GIVEN PASSAGE:
== Segment start ==

Crackdown on 10,000 incapacity claimants

Date published: 24 February 2011


A CRACKDOWN on more than 10,000 people on sickness benefits across Oldham will begin within days.

Letters will start arriving through the doors of 10,240 incapacity benefit (IB) claimants, informing them of the tough new work test.

Around 300 people a week will be tested in each region, starting next month. That figure will treble to 900 from May, when 11,000 tests are planned nationwide.

In trials, 30 per cent of claimants were judged fit to work and were immediately placed on job-seekers’ allowance (JSA) instead — losing at least £25 a week in benefit.

A further 40 per cent were assessed as able to look for work, with support. That means they will be moved on to JSA after one further year.

If the work-capability assessment (WCA) produces the same result across Oldham, it would mean around 7,168 of the 10,240 IB claimants will be stripped of the benefit. The Government is convinced that many people on sickness benefits are fit to work and hopes the shake-up will save £1 billion over five years.

But the new test has been widely-criticised as too harsh, failing to properly understand and measure mental-health problems and other “fluctuating conditions”, for example.

In the trials, a staggering 40 per cent of decisions were overturned on appeal, but only after the sick and disabled were put through the trauma of being told they will lose their benefits.

== Segment end ==

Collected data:
== Segment start ==

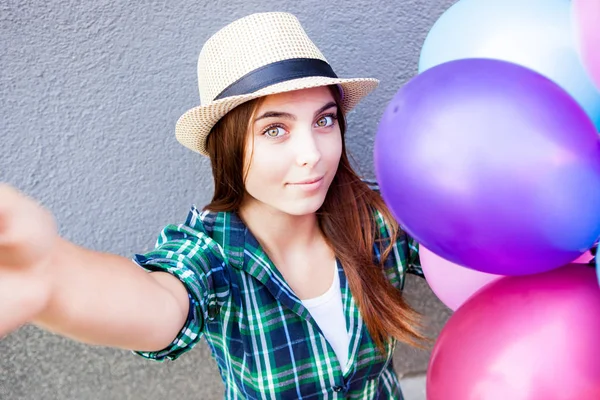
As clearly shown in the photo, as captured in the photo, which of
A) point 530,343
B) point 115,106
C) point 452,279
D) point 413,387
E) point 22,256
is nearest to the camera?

== Segment end ==

CHECK YOUR UNDERSTANDING:
(A) Copy the stretch of the Oldham incapacity benefit article from "In trials, 30" through "one further year.".
(B) Answer these questions from the Oldham incapacity benefit article:
(i) How many incapacity benefit claimants in Oldham will receive letters about the new work test?
(ii) How much does the Government hope the shake-up will save, and over what period?
(iii) In the trials, what percentage of decisions were overturned on appeal?
(C) Can you write the next part of the news report on the Oldham incapacity benefit crackdown, following on from its final sentence?

TASK-BY-TASK OUTPUTS:
(A)
In trials, 30 per cent of claimants were judged fit to work and were immediately placed on job-seekers’ allowance (JSA) instead — losing at least £25 a week in benefit.

A further 40 per cent were assessed as able to look for work, with support. That means they will be moved on to JSA after one further year.

(B)
(i) 10,240
(ii) £1 billion over five years
(iii) 40 per cent

(C)
People with terminal cancer and multiple sclerosis have been found fit to work. In one trial, in Aberdeen, two terminally-ill people died while awaiting their appeals.

Now Prof Paul Gregg, a welfare-reform expert who helped to devise the test, has urged the Government to slow down the change, recommending a further trial before it is introduced across the country.

But the Department for Work and Pensions insisted it had listened to earlier warnings about the assessment and made the necessary changes. As a result, there will be mental-health experts in all assessment centres, better advise on what the test involves and some tests will be filmed.

Work Minister Chris Grayling insisted the shake-up was motivated by a desire to help people on sickness benefits find work — not the need to save money.

He added: “There is no letter from the Treasury saying your mission is to save £1 million . This is not about saying ‘Can we squeeze a few more people into the fit-for-work group’.”